Longchamp réclame plus de 800.000 euros à Leonidas

©LONGCHAMP

La société Jean Cassegrain, le holding qui détient les droits sur les sacs Longchamp, poursuit Leonidas en dommages et intérêts pour avoir écoulé de faux sacs Longchamp.

Il est écrit quelque part que les responsables de Longchamp et ceux de Leonidas ne partiront pas en vacances ensemble. Il faut dire que les deux parties s’affrontent en justice depuis trois ans. En 2016, dans le cadre d’une campagne publicitaire, le chocolatier Leonidas a proposé des sacs à tous ses clients qui achèteraient pour plus de 28 euros de chocolat. Mais le sac ressemblait à s’y méprendre au modèle "Le Pliage", un des plus gros succès de Longchamp. On vous le fait en bref, mais retenez que Jean Cassegrain (le holding qui détient les droits sur les sacs Longchamp) a gagné en référé contre Leonidas, forçant le chocolatier à cesser la distribution des sacs en question, sous peine d’une astreinte de 500 euros par sac écoulé. Cet ordre de cessation avait été confirmé par un arrêt de la cour d’appel de Bruxelles rendu le 26 juillet 2018. Jeudi matin, les juges du tribunal de l’entreprise francophone de Bruxelles ont étudié le fond de l’affaire portant sur la question des dommages et intérêts. Thierry Van Innis (Van Innis & Delarue), l’avocat de Jean Cassegrain, réclame un peu plus de 800.000 euros de dommages et intérêts notamment pour atteinte au monopole et l’image de marque de la société. À l’origine, Leonidas avait commandé 30.000 sacs à un fabricant et, avant d’être mis en demeure par Longchamp, le chocolatier en avait écoulé 10.800. Leonidas, défendu par Renaud Dupont (CMS De Backer) a toujours plaidé la bonne foi dans ce dossier, estimant que le fabricant des sacs avait les droits pour écouler celui-ci. Il n’en était rien.

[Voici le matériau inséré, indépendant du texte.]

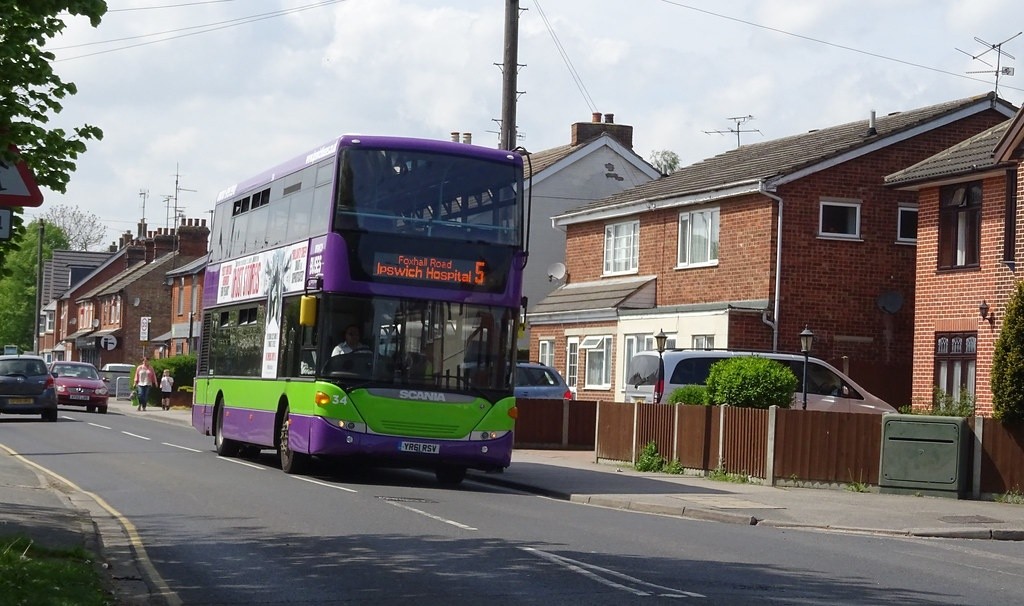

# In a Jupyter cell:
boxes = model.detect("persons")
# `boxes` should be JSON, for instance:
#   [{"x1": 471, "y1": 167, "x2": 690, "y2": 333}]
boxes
[
  {"x1": 331, "y1": 326, "x2": 372, "y2": 357},
  {"x1": 134, "y1": 357, "x2": 158, "y2": 411},
  {"x1": 160, "y1": 369, "x2": 174, "y2": 410}
]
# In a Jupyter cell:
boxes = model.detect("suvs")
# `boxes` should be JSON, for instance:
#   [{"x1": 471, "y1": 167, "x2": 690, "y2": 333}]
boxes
[{"x1": 624, "y1": 347, "x2": 900, "y2": 417}]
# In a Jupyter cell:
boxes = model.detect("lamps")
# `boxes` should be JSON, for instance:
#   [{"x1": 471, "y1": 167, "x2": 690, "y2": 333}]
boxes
[{"x1": 980, "y1": 299, "x2": 993, "y2": 324}]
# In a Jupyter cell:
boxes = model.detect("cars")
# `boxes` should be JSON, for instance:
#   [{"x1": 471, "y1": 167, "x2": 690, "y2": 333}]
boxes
[
  {"x1": 102, "y1": 363, "x2": 136, "y2": 372},
  {"x1": 34, "y1": 362, "x2": 71, "y2": 374},
  {"x1": 0, "y1": 354, "x2": 58, "y2": 422},
  {"x1": 48, "y1": 361, "x2": 111, "y2": 414},
  {"x1": 507, "y1": 359, "x2": 574, "y2": 401}
]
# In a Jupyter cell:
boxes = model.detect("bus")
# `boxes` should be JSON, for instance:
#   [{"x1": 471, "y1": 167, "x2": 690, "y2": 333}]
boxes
[{"x1": 191, "y1": 134, "x2": 532, "y2": 485}]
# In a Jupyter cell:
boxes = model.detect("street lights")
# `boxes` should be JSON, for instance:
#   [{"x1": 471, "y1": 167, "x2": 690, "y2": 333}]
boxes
[
  {"x1": 653, "y1": 328, "x2": 668, "y2": 403},
  {"x1": 799, "y1": 324, "x2": 817, "y2": 410}
]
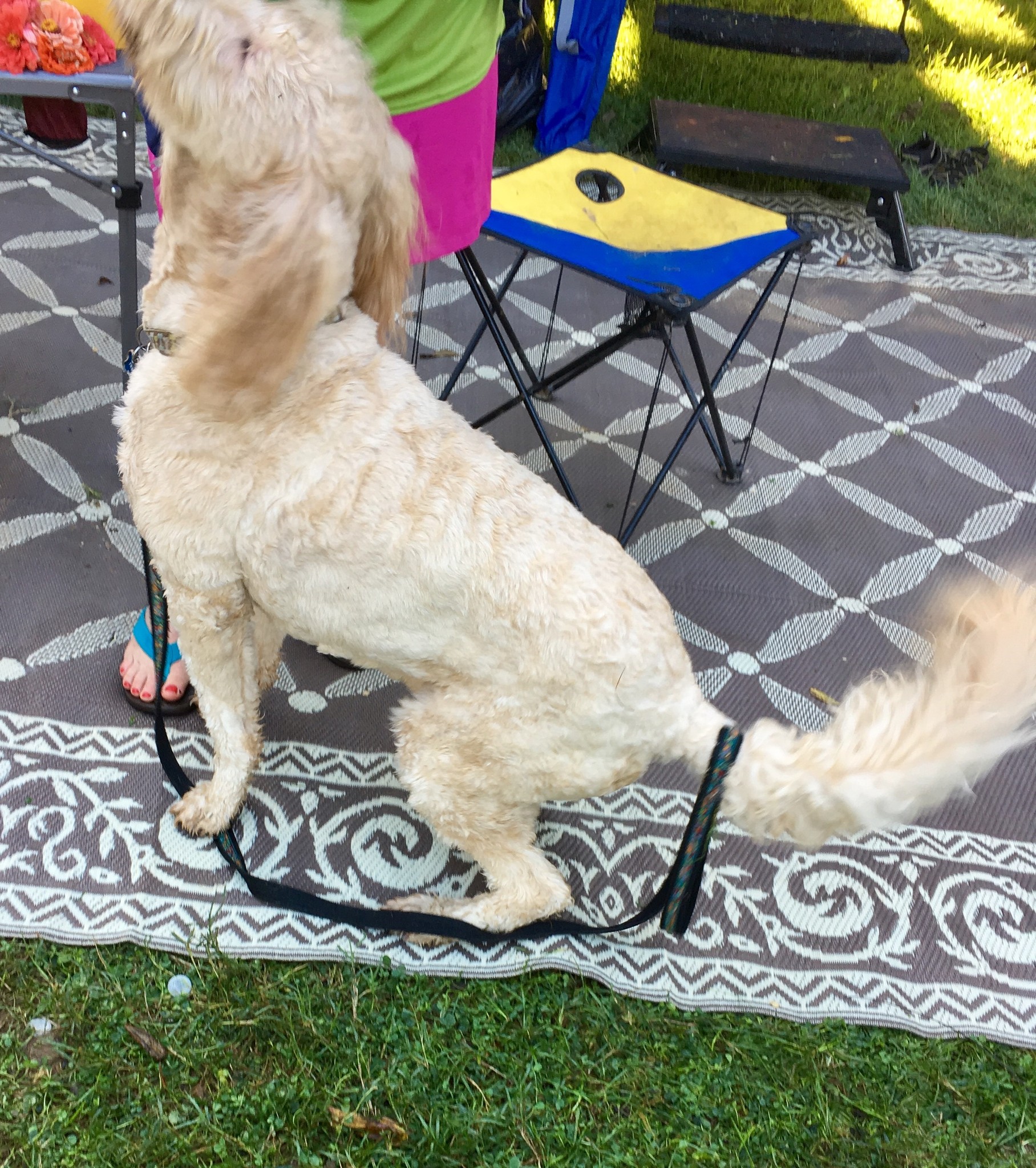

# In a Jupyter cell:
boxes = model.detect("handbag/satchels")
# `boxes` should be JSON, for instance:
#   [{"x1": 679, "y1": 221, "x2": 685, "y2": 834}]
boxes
[{"x1": 495, "y1": 0, "x2": 548, "y2": 133}]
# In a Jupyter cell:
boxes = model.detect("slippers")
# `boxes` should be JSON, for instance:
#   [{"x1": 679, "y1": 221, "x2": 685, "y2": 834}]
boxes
[
  {"x1": 313, "y1": 643, "x2": 366, "y2": 671},
  {"x1": 122, "y1": 605, "x2": 197, "y2": 716}
]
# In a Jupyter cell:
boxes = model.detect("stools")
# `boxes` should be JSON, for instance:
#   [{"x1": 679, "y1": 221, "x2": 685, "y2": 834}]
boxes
[{"x1": 437, "y1": 148, "x2": 812, "y2": 552}]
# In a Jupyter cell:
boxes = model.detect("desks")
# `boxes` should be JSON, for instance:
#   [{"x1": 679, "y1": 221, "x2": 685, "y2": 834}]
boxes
[{"x1": 0, "y1": 50, "x2": 139, "y2": 396}]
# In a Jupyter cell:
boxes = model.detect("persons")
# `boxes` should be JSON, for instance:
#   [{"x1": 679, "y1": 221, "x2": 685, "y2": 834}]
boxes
[{"x1": 117, "y1": 1, "x2": 503, "y2": 726}]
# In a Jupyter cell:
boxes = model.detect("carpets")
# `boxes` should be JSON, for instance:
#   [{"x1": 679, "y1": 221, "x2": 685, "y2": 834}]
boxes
[{"x1": 0, "y1": 107, "x2": 1036, "y2": 1052}]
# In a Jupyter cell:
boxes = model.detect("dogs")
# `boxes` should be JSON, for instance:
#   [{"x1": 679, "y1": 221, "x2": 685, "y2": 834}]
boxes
[{"x1": 114, "y1": 3, "x2": 1035, "y2": 936}]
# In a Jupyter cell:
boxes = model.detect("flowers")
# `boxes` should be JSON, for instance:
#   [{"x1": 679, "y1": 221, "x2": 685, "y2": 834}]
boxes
[{"x1": 0, "y1": 0, "x2": 118, "y2": 77}]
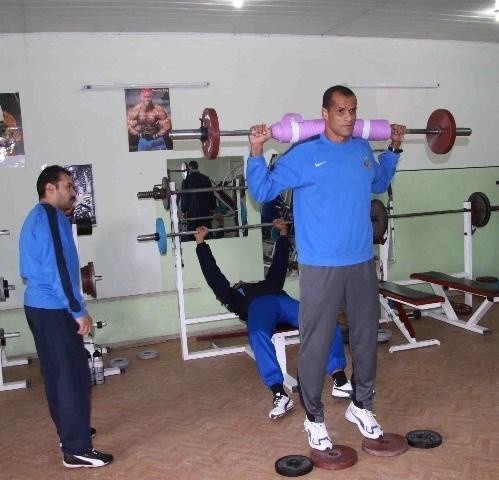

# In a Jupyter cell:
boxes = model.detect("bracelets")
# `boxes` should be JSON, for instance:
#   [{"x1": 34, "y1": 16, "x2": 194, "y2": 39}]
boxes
[{"x1": 387, "y1": 142, "x2": 406, "y2": 156}]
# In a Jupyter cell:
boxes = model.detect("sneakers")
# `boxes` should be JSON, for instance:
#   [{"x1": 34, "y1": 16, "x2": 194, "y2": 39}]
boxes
[
  {"x1": 331, "y1": 379, "x2": 375, "y2": 399},
  {"x1": 303, "y1": 414, "x2": 333, "y2": 451},
  {"x1": 59, "y1": 428, "x2": 96, "y2": 451},
  {"x1": 345, "y1": 401, "x2": 383, "y2": 440},
  {"x1": 63, "y1": 449, "x2": 113, "y2": 468},
  {"x1": 269, "y1": 393, "x2": 295, "y2": 420}
]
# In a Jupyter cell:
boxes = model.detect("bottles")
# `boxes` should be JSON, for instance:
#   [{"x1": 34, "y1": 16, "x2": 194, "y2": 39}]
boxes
[
  {"x1": 87, "y1": 353, "x2": 96, "y2": 385},
  {"x1": 93, "y1": 351, "x2": 105, "y2": 385}
]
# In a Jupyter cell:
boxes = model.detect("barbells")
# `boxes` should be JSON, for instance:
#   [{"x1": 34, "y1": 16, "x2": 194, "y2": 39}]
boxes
[
  {"x1": 370, "y1": 192, "x2": 499, "y2": 245},
  {"x1": 169, "y1": 107, "x2": 471, "y2": 160},
  {"x1": 137, "y1": 177, "x2": 248, "y2": 210},
  {"x1": 137, "y1": 218, "x2": 294, "y2": 254}
]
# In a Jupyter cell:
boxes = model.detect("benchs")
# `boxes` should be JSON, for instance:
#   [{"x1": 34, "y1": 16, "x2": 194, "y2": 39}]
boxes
[
  {"x1": 376, "y1": 277, "x2": 447, "y2": 355},
  {"x1": 236, "y1": 315, "x2": 301, "y2": 393},
  {"x1": 410, "y1": 268, "x2": 499, "y2": 335}
]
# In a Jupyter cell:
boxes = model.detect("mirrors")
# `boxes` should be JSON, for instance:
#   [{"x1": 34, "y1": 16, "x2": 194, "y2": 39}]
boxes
[
  {"x1": 261, "y1": 152, "x2": 301, "y2": 279},
  {"x1": 167, "y1": 156, "x2": 248, "y2": 244}
]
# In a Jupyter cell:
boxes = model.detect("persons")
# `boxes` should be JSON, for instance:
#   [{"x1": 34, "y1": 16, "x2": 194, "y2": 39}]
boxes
[
  {"x1": 245, "y1": 85, "x2": 407, "y2": 451},
  {"x1": 178, "y1": 161, "x2": 215, "y2": 239},
  {"x1": 190, "y1": 217, "x2": 377, "y2": 421},
  {"x1": 17, "y1": 166, "x2": 112, "y2": 472},
  {"x1": 127, "y1": 88, "x2": 171, "y2": 151}
]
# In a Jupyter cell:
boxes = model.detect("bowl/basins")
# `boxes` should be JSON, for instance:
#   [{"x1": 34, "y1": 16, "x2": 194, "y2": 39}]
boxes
[{"x1": 377, "y1": 329, "x2": 393, "y2": 342}]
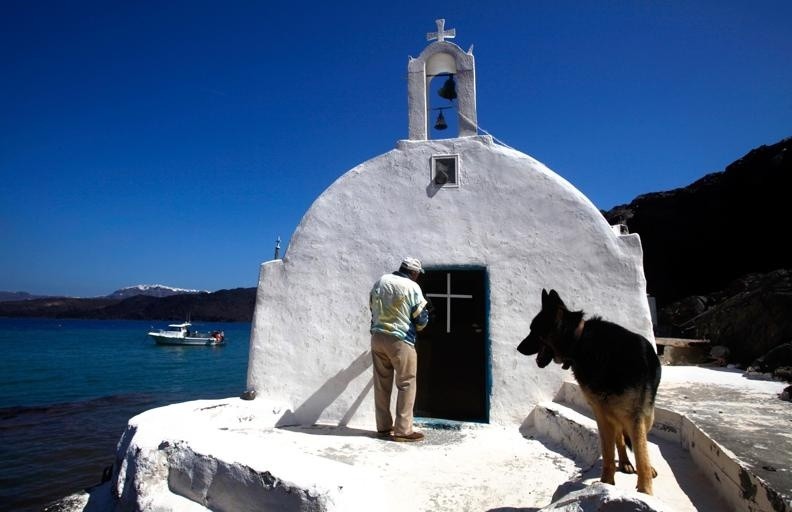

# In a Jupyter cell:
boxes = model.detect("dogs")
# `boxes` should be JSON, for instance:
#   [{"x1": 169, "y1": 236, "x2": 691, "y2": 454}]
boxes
[{"x1": 516, "y1": 289, "x2": 662, "y2": 494}]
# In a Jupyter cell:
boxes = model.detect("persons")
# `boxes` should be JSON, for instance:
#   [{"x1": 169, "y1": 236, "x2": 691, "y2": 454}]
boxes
[{"x1": 369, "y1": 257, "x2": 428, "y2": 442}]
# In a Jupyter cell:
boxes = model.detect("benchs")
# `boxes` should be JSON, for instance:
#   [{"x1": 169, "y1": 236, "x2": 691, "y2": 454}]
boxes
[{"x1": 655, "y1": 337, "x2": 711, "y2": 365}]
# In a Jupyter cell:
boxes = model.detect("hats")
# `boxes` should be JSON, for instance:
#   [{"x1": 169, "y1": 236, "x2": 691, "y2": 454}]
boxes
[{"x1": 401, "y1": 257, "x2": 425, "y2": 274}]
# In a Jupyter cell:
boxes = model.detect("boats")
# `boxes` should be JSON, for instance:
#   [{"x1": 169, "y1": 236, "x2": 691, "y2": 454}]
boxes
[{"x1": 148, "y1": 322, "x2": 224, "y2": 345}]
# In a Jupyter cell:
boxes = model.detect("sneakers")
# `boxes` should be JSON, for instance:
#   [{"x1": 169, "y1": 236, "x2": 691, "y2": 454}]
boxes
[
  {"x1": 378, "y1": 427, "x2": 394, "y2": 436},
  {"x1": 394, "y1": 432, "x2": 424, "y2": 442}
]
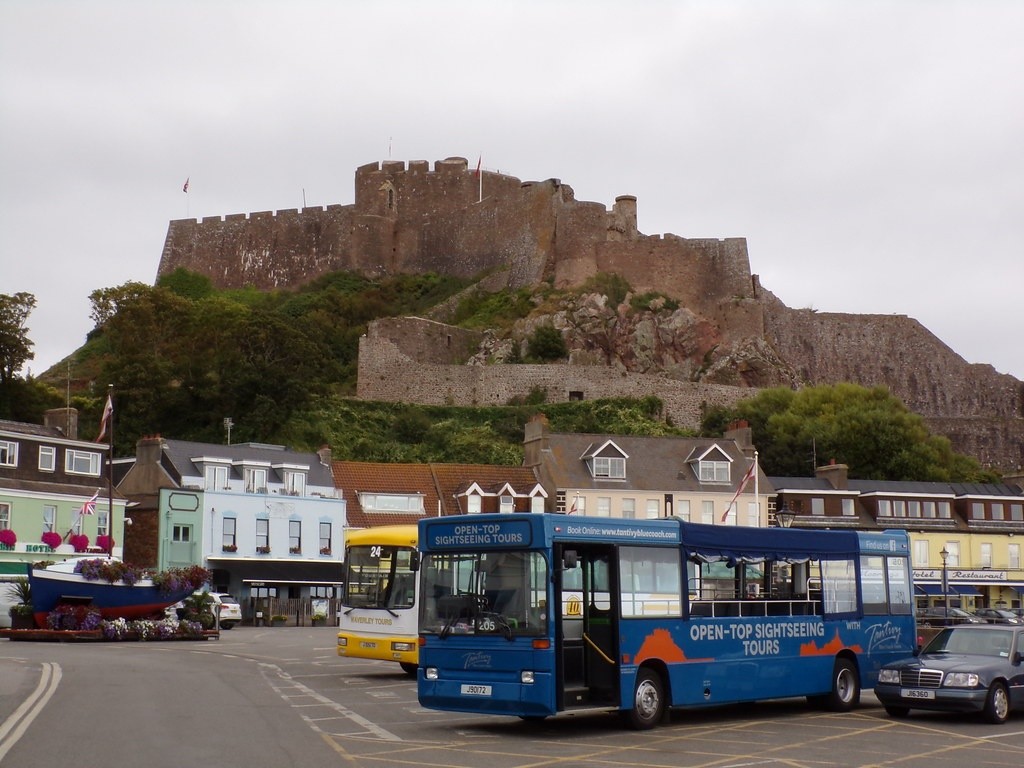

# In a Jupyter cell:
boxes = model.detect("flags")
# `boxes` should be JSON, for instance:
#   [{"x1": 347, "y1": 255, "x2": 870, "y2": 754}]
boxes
[
  {"x1": 568, "y1": 497, "x2": 577, "y2": 514},
  {"x1": 722, "y1": 459, "x2": 755, "y2": 521},
  {"x1": 80, "y1": 490, "x2": 99, "y2": 514},
  {"x1": 97, "y1": 396, "x2": 113, "y2": 443}
]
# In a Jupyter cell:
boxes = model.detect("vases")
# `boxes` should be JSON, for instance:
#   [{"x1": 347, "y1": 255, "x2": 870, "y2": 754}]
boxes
[
  {"x1": 223, "y1": 548, "x2": 237, "y2": 552},
  {"x1": 312, "y1": 620, "x2": 327, "y2": 627},
  {"x1": 271, "y1": 620, "x2": 286, "y2": 627}
]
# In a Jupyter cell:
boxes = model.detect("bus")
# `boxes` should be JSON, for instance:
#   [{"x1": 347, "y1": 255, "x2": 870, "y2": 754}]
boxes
[
  {"x1": 337, "y1": 524, "x2": 700, "y2": 676},
  {"x1": 418, "y1": 513, "x2": 920, "y2": 731}
]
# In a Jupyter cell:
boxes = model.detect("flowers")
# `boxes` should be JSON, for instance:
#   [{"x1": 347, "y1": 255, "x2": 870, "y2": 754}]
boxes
[
  {"x1": 310, "y1": 613, "x2": 327, "y2": 621},
  {"x1": 256, "y1": 545, "x2": 272, "y2": 554},
  {"x1": 223, "y1": 545, "x2": 238, "y2": 552},
  {"x1": 45, "y1": 557, "x2": 214, "y2": 641},
  {"x1": 271, "y1": 614, "x2": 288, "y2": 621},
  {"x1": 289, "y1": 546, "x2": 301, "y2": 554},
  {"x1": 320, "y1": 547, "x2": 332, "y2": 554}
]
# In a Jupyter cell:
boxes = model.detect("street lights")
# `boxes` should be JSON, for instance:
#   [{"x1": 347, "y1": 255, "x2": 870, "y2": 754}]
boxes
[
  {"x1": 775, "y1": 501, "x2": 797, "y2": 591},
  {"x1": 940, "y1": 546, "x2": 949, "y2": 618}
]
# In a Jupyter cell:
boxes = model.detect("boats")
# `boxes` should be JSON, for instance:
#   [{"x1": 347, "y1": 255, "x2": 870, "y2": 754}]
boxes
[{"x1": 27, "y1": 386, "x2": 207, "y2": 630}]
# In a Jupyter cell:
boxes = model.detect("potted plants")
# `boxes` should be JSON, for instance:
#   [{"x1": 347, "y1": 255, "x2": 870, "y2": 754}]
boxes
[
  {"x1": 189, "y1": 592, "x2": 216, "y2": 640},
  {"x1": 4, "y1": 576, "x2": 37, "y2": 641}
]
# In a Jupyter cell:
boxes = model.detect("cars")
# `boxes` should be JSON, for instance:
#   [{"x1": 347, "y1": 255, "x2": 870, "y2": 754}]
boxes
[
  {"x1": 874, "y1": 623, "x2": 1024, "y2": 725},
  {"x1": 164, "y1": 592, "x2": 242, "y2": 630},
  {"x1": 969, "y1": 609, "x2": 1024, "y2": 626},
  {"x1": 916, "y1": 608, "x2": 988, "y2": 629}
]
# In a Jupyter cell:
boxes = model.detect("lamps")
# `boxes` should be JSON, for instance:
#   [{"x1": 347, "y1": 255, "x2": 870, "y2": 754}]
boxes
[
  {"x1": 1008, "y1": 533, "x2": 1014, "y2": 537},
  {"x1": 919, "y1": 530, "x2": 925, "y2": 534},
  {"x1": 825, "y1": 527, "x2": 830, "y2": 530}
]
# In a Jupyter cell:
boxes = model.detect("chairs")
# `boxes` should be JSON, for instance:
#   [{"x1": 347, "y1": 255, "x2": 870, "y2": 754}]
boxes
[
  {"x1": 691, "y1": 589, "x2": 888, "y2": 617},
  {"x1": 989, "y1": 637, "x2": 1009, "y2": 656}
]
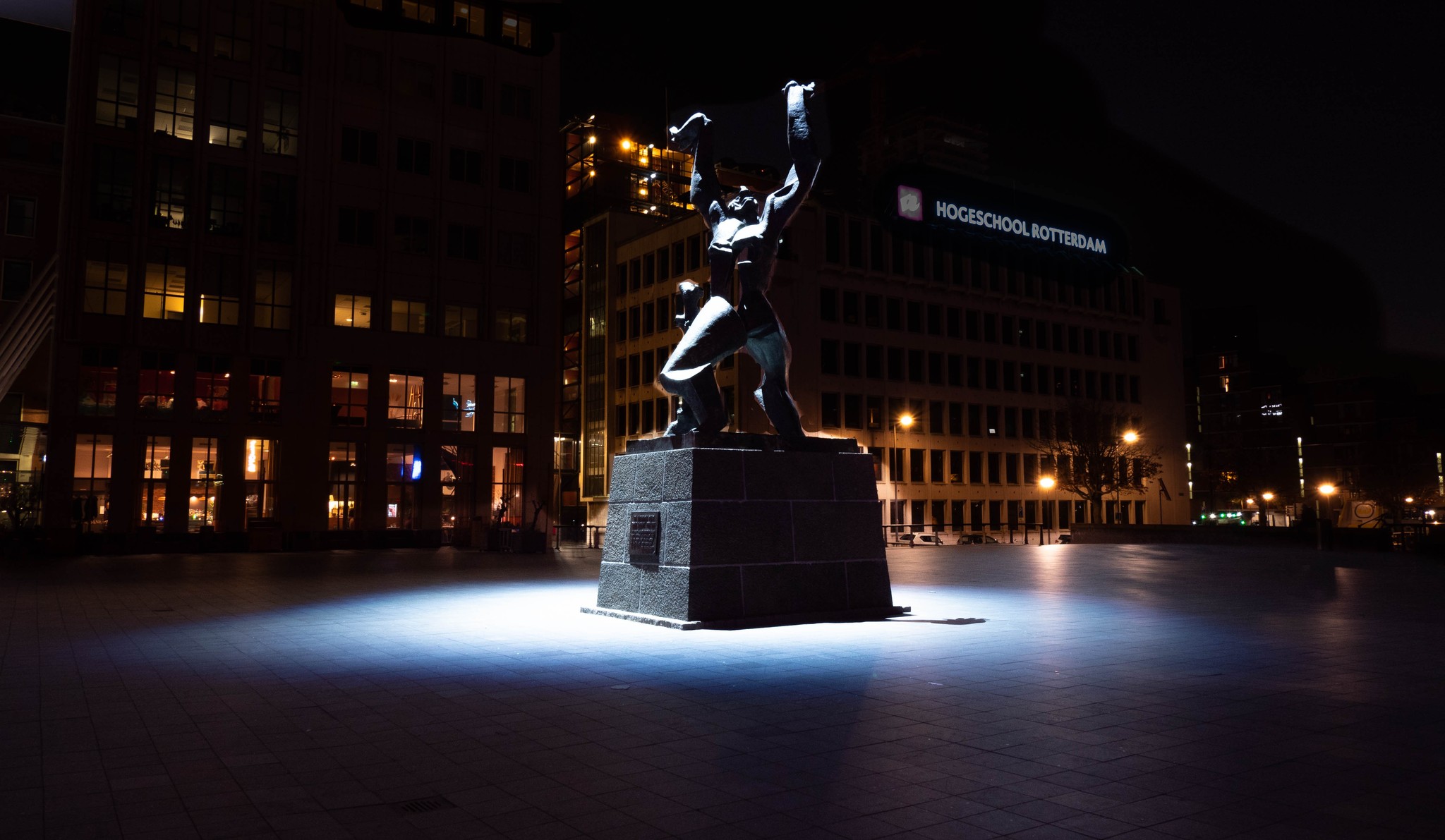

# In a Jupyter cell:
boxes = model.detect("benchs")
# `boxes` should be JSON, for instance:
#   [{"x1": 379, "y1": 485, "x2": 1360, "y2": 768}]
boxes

"Je suis surpris de la résurgence du débat sur la question du dommage punitif."
renaud dupont avocat de leonidas

Les débats tenus jeudi matin devant le tribunal de l’entreprise ont essentiellement porté sur le montant des dommages réclamés, l’avocat de Leonidas y voyant une forme de dommage punitif. Ce dernier a expliqué qu’en matière de propriété intellectuelle, les dommages et intérêts devaient se calculer en fonction du manque à gagner et des pertes subies. Pour l’avocat de Leonidas, il ne peut pas être question de manque à gagner ou de pertes dans le chef de la société Jean Cassegrain, celle-ci n’était que le holding qui détient les droits sur les sacs. Enfin, en guise de conclusion, Renaud Dupont a plaidé que la marge de Longchamp par sac vendu s’élevait à 10 euros, démontrant que la demande de 800.000 euros de dommages correspondait à 80.000 sacs vendus! Le jugement est attendu dans le mois.